Entre tristesse et colère, des habitants de Charleville-Mézières (Ardennes) dénoncent le climat ambiant qui a, selon eux, favorisé l'apparition de tags "racistes" à deux reprises en moins d'une semaine sur les murs du chantier de la nouvelle mosquée de la ville.

"Il y a cette ambiance, au niveau national, comme si on autorisait à déverser sa haine", confie à l'AFP Saayda, mère de famille de 37 ans, dans les locaux de l'association musulmane de la ville.

Elle déplore les croix gammées et les insultes inscrites sur le site de la mosquée en construction en bordure de la commune. Découvertes jeudi, ces inscriptions ont été effacées par les services municipaux, avant d'être reproduites dimanche.

"Ce qui s'est passé, je me dis que c'est une conséquence de la stigmatisation d'une partie de la population, tellement ça monte", poursuit cette musulmane pratiquante, titulaire d'un master de droit. "Ca ne m'étonne même plus, c'est presque comme si ça avait été autorisé".

Elle fait référence aux nombreuses polémiques qui se sont succédé depuis quelques semaines autour de l'islam, notamment après l'attaque à la préfecture de Paris, ou sur la question du port du voile des accompagnatrices de sorties scolaires, largement commentée dans les médias.

Un contexte également pointé du doigt par certains riverains. "C'est dans l'agressivité du temps", juge Noëlle Lambert, secrétaire de 49 ans, qui fait part de son "amertume" . "La tolérance, l'ouverture... je trouve que ça disparaît".

ESSAYEZ. Poursuivez le texte sur les tags du chantier de la mosquée de Charleville-Mézières après sa dernière phrase. Le matériel n'a aucun rapport avec le texte.

MATÉRIEL FOURNI.
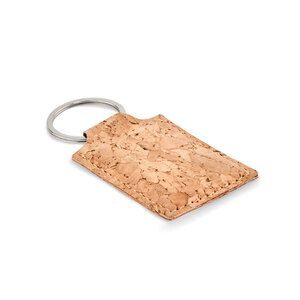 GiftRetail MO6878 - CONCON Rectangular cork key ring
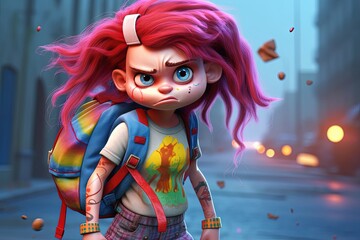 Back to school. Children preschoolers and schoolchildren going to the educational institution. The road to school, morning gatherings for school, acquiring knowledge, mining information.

--

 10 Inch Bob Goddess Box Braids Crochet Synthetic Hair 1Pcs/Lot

==

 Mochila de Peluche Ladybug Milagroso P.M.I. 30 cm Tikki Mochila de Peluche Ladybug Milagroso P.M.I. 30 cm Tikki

RÉPONSE RÉDIGÉE.
"Moi, j’ai 87 ans, j’ai connu la guerre de 40, donc les croix gammées, je sais ce que c’est", s'énerve Georges, qui habite la ville voisine de Villers-Semeuse et passe quotidiennement devant le chantier de la mosquée. "Ça me fout en colère. Il y a de la honte aussi, de voir qu’il y a des gens qui font des choses pareilles".

- "Des jours meilleurs" -

Lahcen Zouitane, président de l'"Association de la mosquée et du centre culturel des Ardennes", se montre lui très réticent à évoquer ce qu'il appelle des "dérapages". "Ca nous rend tristes", concède-t-il à peine. "On espère des jours meilleurs".

Il préfère mettre en avant les "excellentes relations" que son association entretient avec ses différents interlocuteurs. "Dans les Ardennes, on est tranquille, on n'a jamais eu de soucis avec les voisins, avec les autorités, ça se passe très bien".

Mais, pour certains habitants, le chantier de la mosquée a généré des tensions dans la zone résidentielle qui l'entoure. Depuis la pose de la première pierre, en novembre 2011, il a été la cible d'actes de malveillance à "six ou huit reprises", selon M. Zouitane.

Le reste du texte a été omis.